Oh, and Smith's new team? It managed that stretch under two head coaches, three de facto general managers … and two quarterbacks, both of whom once were in position to be the franchise guy. In a couple of months, they’ll both be gone. No more Robert Griffin III, and soon, no more Kirk Cousins.

Welcome to Washington, Alex Smith. Enjoy this stage of your career, with a franchise that excels best in getting in its own way.

On the other hand, Smith can enjoy his reported $70 million contract extension. Yes, Smith, at nearly 34, gets the payday Washington’s front office could never bring itself to give Cousins, who is four years younger and who managed to perform despite the indecision, lack of commitment and overt and covert aspersions from his bosses.

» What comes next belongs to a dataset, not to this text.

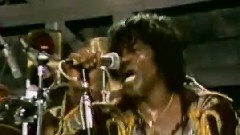 James Brown - Sex Machine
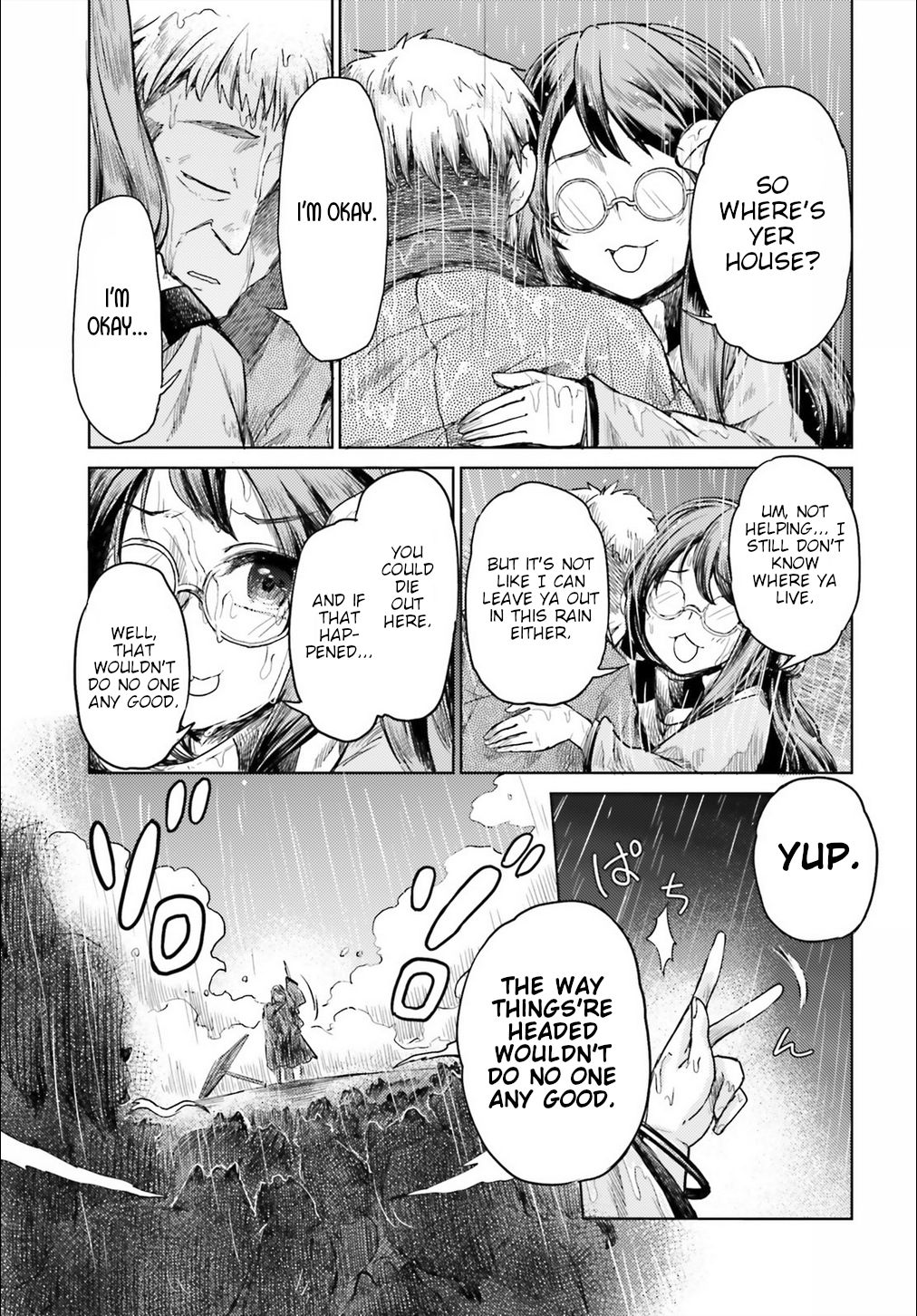 Page 11 of Chapter 6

Cousins probably will not mourn the end of his six-year tenure in the nation’s capital. He navigated the internal beef that eventually took down his predecessor, Griffin. Yet he will depart as the subject of a different beef, but with similar divisive results. He’ll get the contract from some team in a quarterback-starved league that his old team was never convinced he deserved.

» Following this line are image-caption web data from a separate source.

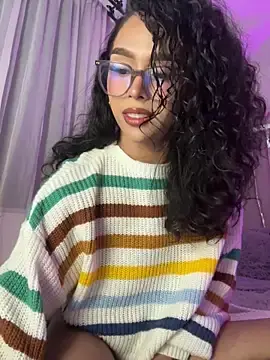 Stripchat Adult Webcams of Samantha_Bernardo
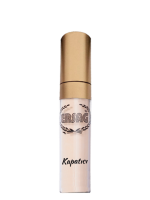 KAPATICI (RENK KODU K-1)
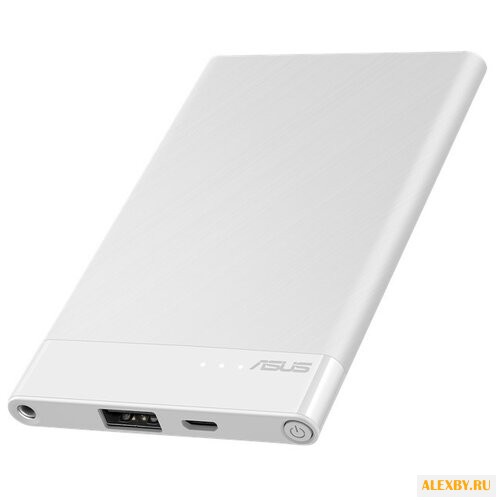 Аккумулятор ASUS ZenPower Slim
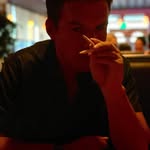 J O N /\ A L L E N - @_jon.allen_ - Instagram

Smith, then, steps in with a team that, as this deal appears to signal, believes it’s close to contention.
Washington went 7-9 in 2017, and this move at best keeps it ahead of the Giants in the NFC East. Neither the Eagles nor the Cowboys should be peering over their shoulders.
Unless this is the first chess move of a grandmaster-level offseason, Washington in 2018 will have little more than Smith and a lot of prayers for better luck with injuries.

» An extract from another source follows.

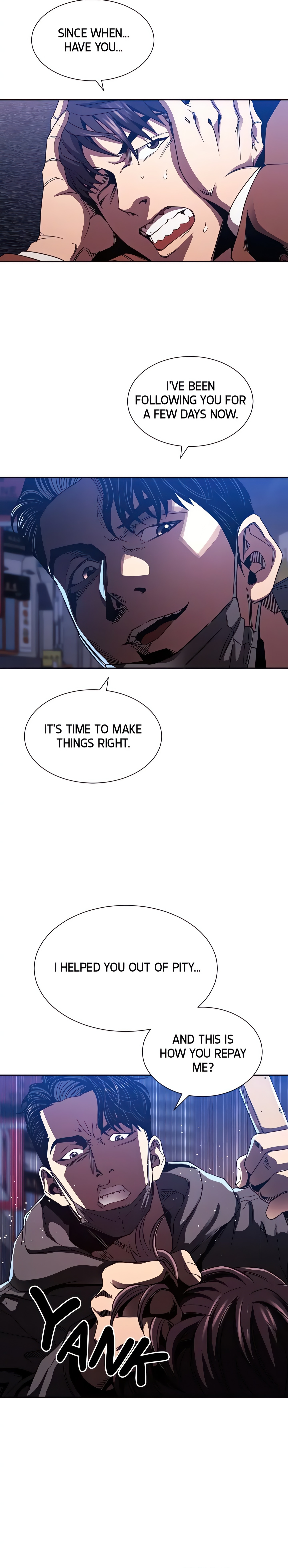Hunting Moms chapter 79 page 5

Washington's new quarterback definitely will not have a Kareem Hunt, a Tyreek Hill or a Travis Kelce — as a quartet, Hunt ran for more than 1,000 yards, Hill and Kelce caught passes for more than 1,000 each and Smith threw for 4,000-plus. Who among the Chris Thompsons, Jamison Crowders, Josh Doctsons and Jordan Reeds can stay on the field and produce enough to match that?

There's also this to consider: the person with whom Bruce Allen did this deal.
Andy Reid committed larceny once before with this franchise, in 2010 while coaching the Eagles. He packaged Donovan McNabb, coming off a strong season for a playoff team and approaching his 34th birthday, to Washington and coach/president Mike Shanahan. Reid had his replacement ready then (Kevin Kolb, which didn’t work out), and he has Smith’s replacement ready now (Patrick Mahomes).
For Washington, that … didn’t work out, for anybody involved.

History doesn’t have to repeat itself. Smith might have a lot more mileage left. And to be fair, Cousins threw for more than 4,000 yards with the bunch Smith inherits.

Still, everything about this move paints a picture of a franchise determined to hand the franchise reins over to Not Kirk Cousins. Washington accomplished that Tuesday.